Itikaf und Lailat-ul-Qadr
Was ist Itikaf?
Der Itikaf bezeichnet den Rückzug in der Moschee in den letzten zehn Tagen des Ramadan, um sich intensiver dem Gebet und der Anbetung zu widmen. Diese Praxis ist mit einem hohen Lohn verbunden, erfordert aber Zeit und Hingabe.
Der Prophet Muhammad (ﷺ) hat diese Tradition selbst gepflegt und betonte, dass sie eine Möglichkeit ist, sich von weltlichen Ablenkungen zu lösen und sich voll und ganz auf die Beziehung zu Allah (ﷻ) zu konzentrieren.
In Deutschland kann die Durchführung schwierig sein, da viele berufliche und familiäre Verpflichtungen bestehen. Dennoch kann jeder versuchen, sich in dieser Zeit mehr dem Gebet und der Besinnung zu widmen. Alternativ kann man auch einen „häuslichen Itikaf“ durchführen, indem man bestimmte Zeiträume festlegt, in denen man sich intensiv dem Gebet, dem Lesen des Korans und der Reflexion widmet.

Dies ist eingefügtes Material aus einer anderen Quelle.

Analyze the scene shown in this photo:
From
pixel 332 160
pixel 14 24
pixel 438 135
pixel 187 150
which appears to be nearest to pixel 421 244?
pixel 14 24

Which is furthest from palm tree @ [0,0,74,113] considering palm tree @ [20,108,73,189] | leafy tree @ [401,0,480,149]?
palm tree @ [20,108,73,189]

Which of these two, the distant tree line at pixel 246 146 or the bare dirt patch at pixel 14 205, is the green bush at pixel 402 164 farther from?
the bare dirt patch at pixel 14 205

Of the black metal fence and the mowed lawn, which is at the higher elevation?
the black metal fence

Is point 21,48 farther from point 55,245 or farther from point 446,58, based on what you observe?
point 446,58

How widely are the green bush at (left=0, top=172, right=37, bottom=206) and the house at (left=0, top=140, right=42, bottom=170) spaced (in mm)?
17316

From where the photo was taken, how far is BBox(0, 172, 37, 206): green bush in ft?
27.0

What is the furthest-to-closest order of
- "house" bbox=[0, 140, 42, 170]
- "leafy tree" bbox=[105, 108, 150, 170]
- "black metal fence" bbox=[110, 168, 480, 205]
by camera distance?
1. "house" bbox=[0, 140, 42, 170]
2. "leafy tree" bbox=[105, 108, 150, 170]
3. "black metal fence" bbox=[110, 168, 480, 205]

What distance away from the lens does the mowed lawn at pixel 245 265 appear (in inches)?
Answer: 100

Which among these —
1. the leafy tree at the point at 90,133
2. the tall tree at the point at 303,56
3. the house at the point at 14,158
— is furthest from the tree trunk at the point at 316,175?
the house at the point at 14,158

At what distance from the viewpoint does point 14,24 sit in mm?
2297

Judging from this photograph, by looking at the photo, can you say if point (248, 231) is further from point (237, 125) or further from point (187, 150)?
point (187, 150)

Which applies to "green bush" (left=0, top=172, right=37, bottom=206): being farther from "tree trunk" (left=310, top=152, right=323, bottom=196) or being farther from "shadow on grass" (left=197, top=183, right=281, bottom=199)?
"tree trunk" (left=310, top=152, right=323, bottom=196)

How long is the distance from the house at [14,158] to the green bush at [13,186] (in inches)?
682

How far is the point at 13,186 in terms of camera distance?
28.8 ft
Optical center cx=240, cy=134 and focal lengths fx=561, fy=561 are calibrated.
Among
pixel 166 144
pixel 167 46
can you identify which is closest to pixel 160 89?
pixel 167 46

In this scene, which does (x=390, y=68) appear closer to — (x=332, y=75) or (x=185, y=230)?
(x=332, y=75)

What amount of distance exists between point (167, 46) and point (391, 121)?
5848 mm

Die Nacht der Bestimmung – Lailat-ul-Qadr
Lailat-ul-Qadr (Nacht der Bestimmung) fällt auf eine der ungeraden und letzten zehn Nächte des Ramadan und gilt als segensreich, da in ihr der Koran offenbart wurde. Diese Nacht ist wertvoller als tausend Monate und sollte daher mit verstärkten gottesdienstlichen Handlungen verbracht werden.
Der Koran sagt:
„Wir haben ihn wahrlich in der Nacht des Schicksals herabgesandt. Und was lässt dich wissen, was die Nacht des Schicksals ist? Die Nacht des Schicksals ist besser als tausend Monate. In ihr kommen die Engel und der Geist, mit ihres Herrn Erlaubnis herab, mit jeder Angelegenheit. Frieden ist sie bis zum Anbruch der Morgenröte.“
Koran, Sura 97, Verse 1–5
Diese Nacht ist eine Gelegenheit, intensive Gebete zu sprechen, um Vergebung zu bitten und um Allah (ﷻ) um seinen Segen zu ersuchen. Muslime sollten diese Zeit nutzen, um sich spirituell weiterzuentwickeln und Allahs (ﷻ) Nähe zu suchen. Besonders empfohlen ist das Rezitieren von Surah Al-Qadr und das Verrichten langer Nachtgebete (Qiyam al-Lail).
Der Prophet Muhammad (ﷺ) sagte:
„… und wer die Nacht von Lailat-ul-Qadr im Gebet verbringt, aus reinem Glauben und im Streben nach Belohnung, dem werden seine vergangenen Sünden vergeben.“
Sahih al-Bukhari 2014
Diese Nacht ist eine besondere Zeit der Barmherzigkeit und sollte bestmöglich genutzt werden, um sich Allah (ﷻ) zuzuwenden und Seine Vergebung zu erlangen.